- Provided passage
Space has long been a frontier myth rewritten in the language of rockets and nationalist dreams. But lately, it’s gotten increasingly tangled up with the priorities of American billionaires. From asteroid mining to nuclear waste storage and space hotels, our billionaire class promises us ways to transport venture capitalism to new worlds, albeit leaving this one in ruin. Companies map out interplanetary borders and prospect the moon for water. 

Meanwhile, we’re no longer in the age of Big Government space projects. The Cold War era’s space race has come and gone, and whispers point to an impending slashing of NASA’s budget, which was already facing big deep cuts with a change in US leadership. With the US space program on shaky ground, are we just left with the billionaires up in the stars, bidding for defense contracts and humming Katy Perry?

- Actions to take
1. Based on the passage on space and billionaires above, decide whether each statement agrees with it. Answer yes or no for each, and quote the deciding words.
(a) Companies are prospecting the moon for water.
(b) NASA's budget is expected to grow.
(c) We are still in the age of Big Government space projects.
2. According to the passage on space and billionaires, which era's space race has come and gone?
3. Reproduce the passage on space and billionaires from "Meanwhile, we’re no" to "humming Katy Perry?", word for word.

- Data excerpt
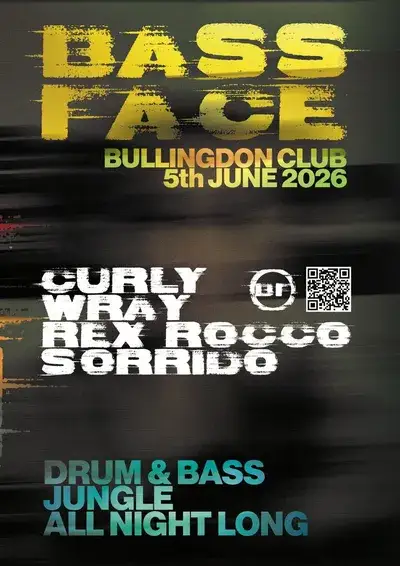 Bass Face Friday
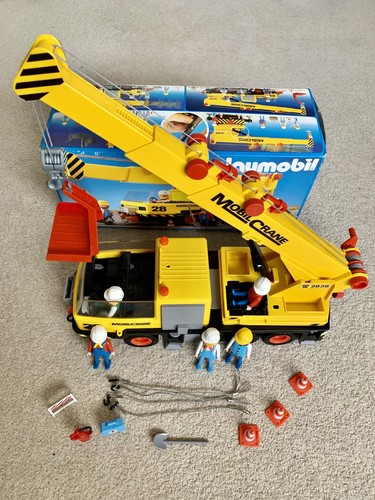Vintage playmobil mobile - playmobil,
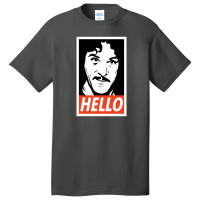 Hello Inigo Montoya,bride Basic T-shirt | Artistshot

- Responses per task
1.
(a) Yes: "Companies map out interplanetary borders and prospect the moon for water."
(b) No: "whispers point to an impending slashing of NASA’s budget"
(c) No: "we’re no longer in the age of Big Government space projects."

2. The Cold War era's space race.

3.
Meanwhile, we’re no longer in the age of Big Government space projects. The Cold War era’s space race has come and gone, and whispers point to an impending slashing of NASA’s budget, which was already facing big deep cuts with a change in US leadership. With the US space program on shaky ground, are we just left with the billionaires up in the stars, bidding for defense contracts and humming Katy Perry?